Exercise details
Repeat all of the records verbatim.

Data rows

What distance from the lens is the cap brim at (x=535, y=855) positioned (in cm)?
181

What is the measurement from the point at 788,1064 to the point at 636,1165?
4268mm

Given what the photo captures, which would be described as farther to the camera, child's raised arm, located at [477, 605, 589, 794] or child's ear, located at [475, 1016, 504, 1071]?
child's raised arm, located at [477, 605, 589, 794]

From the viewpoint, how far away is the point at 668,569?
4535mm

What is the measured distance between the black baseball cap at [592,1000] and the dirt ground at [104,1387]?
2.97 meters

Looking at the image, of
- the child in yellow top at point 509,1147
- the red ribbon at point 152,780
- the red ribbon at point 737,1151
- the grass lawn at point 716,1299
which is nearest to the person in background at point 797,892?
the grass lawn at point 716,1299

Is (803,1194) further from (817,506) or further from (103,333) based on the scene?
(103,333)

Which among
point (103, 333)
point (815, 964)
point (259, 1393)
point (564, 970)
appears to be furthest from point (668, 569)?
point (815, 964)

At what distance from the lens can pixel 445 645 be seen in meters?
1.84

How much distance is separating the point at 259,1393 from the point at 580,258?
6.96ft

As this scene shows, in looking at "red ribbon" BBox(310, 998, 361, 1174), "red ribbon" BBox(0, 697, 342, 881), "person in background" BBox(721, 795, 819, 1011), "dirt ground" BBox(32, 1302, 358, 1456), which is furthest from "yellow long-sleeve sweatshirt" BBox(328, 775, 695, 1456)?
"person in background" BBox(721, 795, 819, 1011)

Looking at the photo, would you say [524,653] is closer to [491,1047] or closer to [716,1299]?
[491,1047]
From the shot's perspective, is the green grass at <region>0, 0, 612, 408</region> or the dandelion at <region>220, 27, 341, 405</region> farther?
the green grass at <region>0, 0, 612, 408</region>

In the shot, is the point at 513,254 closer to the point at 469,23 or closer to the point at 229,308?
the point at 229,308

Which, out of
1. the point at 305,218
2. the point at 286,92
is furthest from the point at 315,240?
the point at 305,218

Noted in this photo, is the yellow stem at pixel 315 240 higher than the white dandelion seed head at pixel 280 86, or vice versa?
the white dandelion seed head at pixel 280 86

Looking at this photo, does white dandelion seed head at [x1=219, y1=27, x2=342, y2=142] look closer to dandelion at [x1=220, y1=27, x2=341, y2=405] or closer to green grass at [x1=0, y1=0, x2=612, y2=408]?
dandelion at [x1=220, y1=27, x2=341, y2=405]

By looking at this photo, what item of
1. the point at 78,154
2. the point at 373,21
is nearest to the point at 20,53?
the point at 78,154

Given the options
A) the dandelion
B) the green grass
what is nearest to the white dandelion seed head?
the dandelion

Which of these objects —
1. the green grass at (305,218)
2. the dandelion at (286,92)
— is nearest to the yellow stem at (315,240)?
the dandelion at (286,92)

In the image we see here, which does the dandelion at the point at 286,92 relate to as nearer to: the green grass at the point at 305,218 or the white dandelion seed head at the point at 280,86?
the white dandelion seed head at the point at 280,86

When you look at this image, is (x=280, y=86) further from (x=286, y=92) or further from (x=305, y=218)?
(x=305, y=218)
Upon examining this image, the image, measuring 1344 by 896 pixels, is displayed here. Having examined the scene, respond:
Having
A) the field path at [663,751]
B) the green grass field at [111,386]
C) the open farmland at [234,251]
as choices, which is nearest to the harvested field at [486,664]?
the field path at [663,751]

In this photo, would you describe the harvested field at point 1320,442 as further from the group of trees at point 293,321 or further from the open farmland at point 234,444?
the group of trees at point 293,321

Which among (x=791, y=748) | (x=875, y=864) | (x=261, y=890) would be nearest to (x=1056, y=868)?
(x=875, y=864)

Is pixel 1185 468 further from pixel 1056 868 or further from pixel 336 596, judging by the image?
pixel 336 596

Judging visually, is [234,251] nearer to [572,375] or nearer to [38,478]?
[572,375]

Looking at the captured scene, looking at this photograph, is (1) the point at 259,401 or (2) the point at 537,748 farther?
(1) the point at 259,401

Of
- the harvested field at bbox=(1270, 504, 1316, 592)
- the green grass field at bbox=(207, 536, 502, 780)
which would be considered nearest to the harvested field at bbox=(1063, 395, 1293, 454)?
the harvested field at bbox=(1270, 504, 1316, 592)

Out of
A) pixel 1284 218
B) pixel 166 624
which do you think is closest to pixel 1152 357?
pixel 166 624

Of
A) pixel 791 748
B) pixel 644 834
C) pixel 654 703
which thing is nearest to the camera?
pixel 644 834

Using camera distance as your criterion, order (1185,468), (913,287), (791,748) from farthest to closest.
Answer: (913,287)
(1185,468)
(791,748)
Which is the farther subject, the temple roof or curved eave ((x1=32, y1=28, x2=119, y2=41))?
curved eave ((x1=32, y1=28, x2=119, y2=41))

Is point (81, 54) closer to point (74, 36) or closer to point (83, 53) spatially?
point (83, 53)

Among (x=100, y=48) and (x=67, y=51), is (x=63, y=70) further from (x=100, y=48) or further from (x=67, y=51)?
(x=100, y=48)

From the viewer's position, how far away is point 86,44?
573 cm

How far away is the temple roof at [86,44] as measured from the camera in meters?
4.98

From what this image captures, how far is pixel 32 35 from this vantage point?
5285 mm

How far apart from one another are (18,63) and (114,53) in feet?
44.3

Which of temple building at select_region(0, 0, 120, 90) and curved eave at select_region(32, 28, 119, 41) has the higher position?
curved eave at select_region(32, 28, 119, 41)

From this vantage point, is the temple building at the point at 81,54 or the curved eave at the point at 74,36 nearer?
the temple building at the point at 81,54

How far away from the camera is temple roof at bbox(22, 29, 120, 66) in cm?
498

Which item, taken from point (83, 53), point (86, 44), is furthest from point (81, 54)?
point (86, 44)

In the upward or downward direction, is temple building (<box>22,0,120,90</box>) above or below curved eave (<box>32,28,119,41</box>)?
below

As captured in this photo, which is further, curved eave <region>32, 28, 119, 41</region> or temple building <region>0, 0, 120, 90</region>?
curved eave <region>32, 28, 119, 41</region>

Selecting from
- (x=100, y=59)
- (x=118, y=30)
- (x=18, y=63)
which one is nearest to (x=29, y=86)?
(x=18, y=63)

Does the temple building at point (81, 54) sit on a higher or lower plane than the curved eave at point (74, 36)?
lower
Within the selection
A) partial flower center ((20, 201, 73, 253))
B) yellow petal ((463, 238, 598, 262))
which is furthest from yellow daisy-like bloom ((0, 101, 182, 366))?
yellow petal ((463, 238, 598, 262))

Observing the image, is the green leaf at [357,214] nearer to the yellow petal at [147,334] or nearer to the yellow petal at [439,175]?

Written response
What distance from the lens is the cap brim at (x=535, y=855) positioned (in cm)?
181

What is the measurement from the point at 788,1064 to the point at 636,1165?
4268mm

Given what the photo captures, which would be described as farther to the camera, child's raised arm, located at [477, 605, 589, 794] or child's ear, located at [475, 1016, 504, 1071]?
child's raised arm, located at [477, 605, 589, 794]

From the viewpoint, how far away is the point at 668,569?
4535mm

What is the measured distance between the black baseball cap at [592,1000] and the dirt ground at [104,1387]?
2.97 meters

Looking at the image, of
- the child in yellow top at point 509,1147
- the red ribbon at point 152,780
- the red ribbon at point 737,1151
- the grass lawn at point 716,1299
which is nearest to the person in background at point 797,892?
the grass lawn at point 716,1299

Is (803,1194) further from (817,506) or further from (103,333) based on the scene?
(103,333)

Which among
point (103, 333)
point (815, 964)
point (259, 1393)
point (564, 970)
appears to be furthest from point (668, 569)?
point (815, 964)

At what distance from the lens can pixel 445 645 be seen in meters?
1.84

How much distance is separating the point at 259,1393 from the point at 580,258?
6.96ft

As this scene shows, in looking at "red ribbon" BBox(310, 998, 361, 1174), "red ribbon" BBox(0, 697, 342, 881), "person in background" BBox(721, 795, 819, 1011), "dirt ground" BBox(32, 1302, 358, 1456), which is furthest from "yellow long-sleeve sweatshirt" BBox(328, 775, 695, 1456)?
"person in background" BBox(721, 795, 819, 1011)

Looking at the photo, would you say [524,653] is closer to [491,1047] or closer to [716,1299]?
[491,1047]
From the shot's perspective, is the green grass at <region>0, 0, 612, 408</region> or the dandelion at <region>220, 27, 341, 405</region> farther?
the green grass at <region>0, 0, 612, 408</region>

In the shot, is the point at 513,254 closer to the point at 469,23 or closer to the point at 229,308?
the point at 229,308

Which, out of
1. the point at 305,218
2. the point at 286,92
is furthest from the point at 315,240?
the point at 305,218

Noted in this photo, is the yellow stem at pixel 315 240 higher than the white dandelion seed head at pixel 280 86, or vice versa?
the white dandelion seed head at pixel 280 86

Looking at this photo, does white dandelion seed head at [x1=219, y1=27, x2=342, y2=142] look closer to dandelion at [x1=220, y1=27, x2=341, y2=405] or closer to green grass at [x1=0, y1=0, x2=612, y2=408]?
dandelion at [x1=220, y1=27, x2=341, y2=405]

By looking at this photo, what item of
1. the point at 78,154
2. the point at 373,21
is nearest to the point at 20,53?
the point at 78,154

Given the options
A) the dandelion
B) the green grass
what is nearest to the white dandelion seed head?
the dandelion

Which of these objects —
1. the green grass at (305,218)
2. the dandelion at (286,92)
— is nearest to the yellow stem at (315,240)?
the dandelion at (286,92)

In the image we see here, which does the dandelion at the point at 286,92 relate to as nearer to: the green grass at the point at 305,218 or the white dandelion seed head at the point at 280,86?
the white dandelion seed head at the point at 280,86

When you look at this image, is (x=280, y=86) further from (x=286, y=92) or further from (x=305, y=218)?
(x=305, y=218)
Upon examining this image, the image, measuring 1344 by 896 pixels, is displayed here. Having examined the scene, respond:
Having
A) the field path at [663,751]
B) the green grass field at [111,386]
C) the open farmland at [234,251]
as choices, which is nearest to the harvested field at [486,664]?
the field path at [663,751]

In this photo, would you describe the harvested field at point 1320,442 as further from the group of trees at point 293,321 or further from the open farmland at point 234,444?
the group of trees at point 293,321

Which among (x=791, y=748) | (x=875, y=864) | (x=261, y=890) would be nearest to (x=1056, y=868)?
(x=875, y=864)

Is pixel 1185 468 further from pixel 1056 868 or further from pixel 336 596, judging by the image?
pixel 336 596

Judging visually, is [234,251] nearer to [572,375] or nearer to [38,478]?
[572,375]

Looking at the captured scene, looking at this photograph, is (1) the point at 259,401 or (2) the point at 537,748 farther?
(1) the point at 259,401

Of
- the harvested field at bbox=(1270, 504, 1316, 592)
- the green grass field at bbox=(207, 536, 502, 780)
which would be considered nearest to the harvested field at bbox=(1063, 395, 1293, 454)?
the harvested field at bbox=(1270, 504, 1316, 592)

Out of
A) pixel 1284 218
B) pixel 166 624
which do you think is closest to pixel 1152 357?
pixel 166 624

Of
A) pixel 791 748
B) pixel 644 834
C) pixel 654 703
which thing is nearest to the camera?
pixel 644 834

Using camera distance as your criterion, order (1185,468), (913,287), (791,748) from farthest to closest.
Answer: (913,287)
(1185,468)
(791,748)
Which is the farther subject, the temple roof or curved eave ((x1=32, y1=28, x2=119, y2=41))?
curved eave ((x1=32, y1=28, x2=119, y2=41))

Is point (81, 54) closer to point (74, 36) or closer to point (83, 53) spatially?
point (83, 53)

Among (x=100, y=48) and (x=67, y=51), is (x=63, y=70) further from (x=100, y=48) or further from (x=67, y=51)?
(x=100, y=48)

From the viewer's position, how far away is point 86,44?
573 cm

How far away is the temple roof at [86,44] as measured from the camera in meters?
4.98

From what this image captures, how far is pixel 32 35 from this vantage point?
5285 mm

How far apart from one another are (18,63) and (114,53) in feet?
44.3

Which of temple building at select_region(0, 0, 120, 90) and curved eave at select_region(32, 28, 119, 41) has the higher position?
curved eave at select_region(32, 28, 119, 41)

From this vantage point, is the temple building at the point at 81,54 or the curved eave at the point at 74,36 nearer?
the temple building at the point at 81,54

How far away from the camera is temple roof at bbox(22, 29, 120, 66) in cm?
498

Which item, taken from point (83, 53), point (86, 44), is furthest from point (81, 54)?
point (86, 44)

In the upward or downward direction, is temple building (<box>22,0,120,90</box>) above or below curved eave (<box>32,28,119,41</box>)?
below

As captured in this photo, which is further, curved eave <region>32, 28, 119, 41</region> or temple building <region>0, 0, 120, 90</region>?
curved eave <region>32, 28, 119, 41</region>

Selecting from
- (x=100, y=59)
- (x=118, y=30)
- (x=18, y=63)
which one is nearest to (x=29, y=86)?
(x=18, y=63)

Does the temple building at point (81, 54) sit on a higher or lower plane than the curved eave at point (74, 36)?
lower
Within the selection
A) partial flower center ((20, 201, 73, 253))
B) yellow petal ((463, 238, 598, 262))
which is furthest from yellow daisy-like bloom ((0, 101, 182, 366))?
yellow petal ((463, 238, 598, 262))

Observing the image, is the green leaf at [357,214] nearer to the yellow petal at [147,334] or nearer to the yellow petal at [439,175]?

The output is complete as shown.